Peter Suderman, Feb. 27- Walmart has not had a good year so far. In an email leaked earlier this month, the company’s vice president of finance and logistics grumbled that “February (month to date) sales are a total disaster… the worst start to a month I have seen in my… 7 years with the company.”
Why is the nation’s largest retailer struggling so much? In today’s Wall Street Journal, Forbes publisher Rich Karlgaard notes the retailer’s sales problems and points to a couple of reasons why the company is having so much trouble. The expiration of the payroll tax cut, which for the last few years has reduced take home pay levels by about $80 per month for families making $50,000 annually, is probably one factor. But Karlgaard also points to the role of food price inflation:
“Food prices are rising faster than overall inflation. Inflation is the great hidden tax, especially when it hits essentials like food.

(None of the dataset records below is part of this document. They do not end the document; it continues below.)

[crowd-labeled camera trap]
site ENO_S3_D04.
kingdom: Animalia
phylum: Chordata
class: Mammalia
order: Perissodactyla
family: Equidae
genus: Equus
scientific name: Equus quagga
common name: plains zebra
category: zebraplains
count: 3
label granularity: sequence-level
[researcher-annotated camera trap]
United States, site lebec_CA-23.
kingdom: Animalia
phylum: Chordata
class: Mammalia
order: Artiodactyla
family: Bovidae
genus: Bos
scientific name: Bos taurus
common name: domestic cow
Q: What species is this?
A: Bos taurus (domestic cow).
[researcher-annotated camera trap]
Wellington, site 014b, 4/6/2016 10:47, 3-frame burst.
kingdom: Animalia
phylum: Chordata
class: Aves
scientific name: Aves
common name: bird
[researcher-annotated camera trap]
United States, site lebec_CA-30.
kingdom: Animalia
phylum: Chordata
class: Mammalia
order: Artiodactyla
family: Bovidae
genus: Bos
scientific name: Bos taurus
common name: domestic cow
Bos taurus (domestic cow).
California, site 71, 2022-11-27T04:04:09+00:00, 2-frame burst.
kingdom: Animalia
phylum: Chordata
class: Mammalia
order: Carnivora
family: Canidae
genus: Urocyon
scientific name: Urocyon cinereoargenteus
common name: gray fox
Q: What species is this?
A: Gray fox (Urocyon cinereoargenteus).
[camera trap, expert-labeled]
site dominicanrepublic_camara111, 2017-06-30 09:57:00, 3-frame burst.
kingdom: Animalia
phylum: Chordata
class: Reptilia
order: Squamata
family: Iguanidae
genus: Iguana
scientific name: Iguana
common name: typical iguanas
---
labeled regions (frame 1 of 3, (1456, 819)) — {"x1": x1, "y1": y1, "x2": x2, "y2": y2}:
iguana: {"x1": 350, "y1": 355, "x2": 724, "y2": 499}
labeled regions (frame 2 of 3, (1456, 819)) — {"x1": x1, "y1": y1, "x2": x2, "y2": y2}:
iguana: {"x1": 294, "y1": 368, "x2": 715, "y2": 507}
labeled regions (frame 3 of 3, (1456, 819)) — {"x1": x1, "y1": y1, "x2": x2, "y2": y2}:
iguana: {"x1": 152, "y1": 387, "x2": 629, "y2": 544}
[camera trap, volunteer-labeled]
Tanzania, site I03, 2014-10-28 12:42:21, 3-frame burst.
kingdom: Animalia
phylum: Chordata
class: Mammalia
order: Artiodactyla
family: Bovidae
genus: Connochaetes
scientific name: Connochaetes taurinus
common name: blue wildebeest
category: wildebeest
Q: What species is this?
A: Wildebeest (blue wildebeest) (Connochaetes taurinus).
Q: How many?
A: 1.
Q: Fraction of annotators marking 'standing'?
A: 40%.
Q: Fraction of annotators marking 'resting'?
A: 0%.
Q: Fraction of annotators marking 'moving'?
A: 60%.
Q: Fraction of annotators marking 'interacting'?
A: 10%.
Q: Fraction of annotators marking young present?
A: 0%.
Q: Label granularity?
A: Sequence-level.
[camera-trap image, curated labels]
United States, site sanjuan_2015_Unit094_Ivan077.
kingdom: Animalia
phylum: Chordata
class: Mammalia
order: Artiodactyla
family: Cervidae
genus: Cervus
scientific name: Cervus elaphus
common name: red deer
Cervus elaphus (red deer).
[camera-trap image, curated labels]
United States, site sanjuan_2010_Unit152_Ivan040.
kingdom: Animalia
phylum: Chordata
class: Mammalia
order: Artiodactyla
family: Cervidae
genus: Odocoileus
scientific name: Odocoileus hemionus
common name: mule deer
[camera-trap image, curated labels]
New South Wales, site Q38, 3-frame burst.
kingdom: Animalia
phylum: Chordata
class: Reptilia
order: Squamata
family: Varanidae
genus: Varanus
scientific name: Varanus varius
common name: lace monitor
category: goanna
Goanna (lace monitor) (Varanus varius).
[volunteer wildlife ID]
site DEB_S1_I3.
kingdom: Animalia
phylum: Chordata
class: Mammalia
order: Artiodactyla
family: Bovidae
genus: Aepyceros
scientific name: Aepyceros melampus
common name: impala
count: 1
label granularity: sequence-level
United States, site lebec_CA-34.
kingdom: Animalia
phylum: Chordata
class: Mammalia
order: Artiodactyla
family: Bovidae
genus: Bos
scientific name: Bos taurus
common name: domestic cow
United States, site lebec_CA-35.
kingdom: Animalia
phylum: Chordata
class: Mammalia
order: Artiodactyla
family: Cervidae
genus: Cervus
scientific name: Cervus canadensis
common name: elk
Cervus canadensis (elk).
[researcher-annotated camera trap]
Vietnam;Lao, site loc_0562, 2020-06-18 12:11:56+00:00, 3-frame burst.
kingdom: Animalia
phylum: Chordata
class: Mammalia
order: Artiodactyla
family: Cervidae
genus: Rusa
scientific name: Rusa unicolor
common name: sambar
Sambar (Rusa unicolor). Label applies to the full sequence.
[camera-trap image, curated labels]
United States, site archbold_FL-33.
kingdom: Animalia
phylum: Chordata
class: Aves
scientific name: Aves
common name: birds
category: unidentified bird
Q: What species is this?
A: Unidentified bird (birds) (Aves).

Core inflation is running at about 2%, but the U.S. Department of Agriculture predicts that food prices will be up 3%-4% in 2013. This will nip at Wal-Mart customers and Wal-Mart itself, which now gets half of its U.S. revenue from groceries. Will Wal-Mart eat the inflation and hurt its profit, or will it pass it onto its customers and risk driving them away? Food inflation presents no good choices.”
Food price inflation is indeed complex, and there’s no simple way to prevent it. But there is a single step that government could take that would almost certainly significantly arrest the rapid rise in the cost of food: end ethanol energy mandates.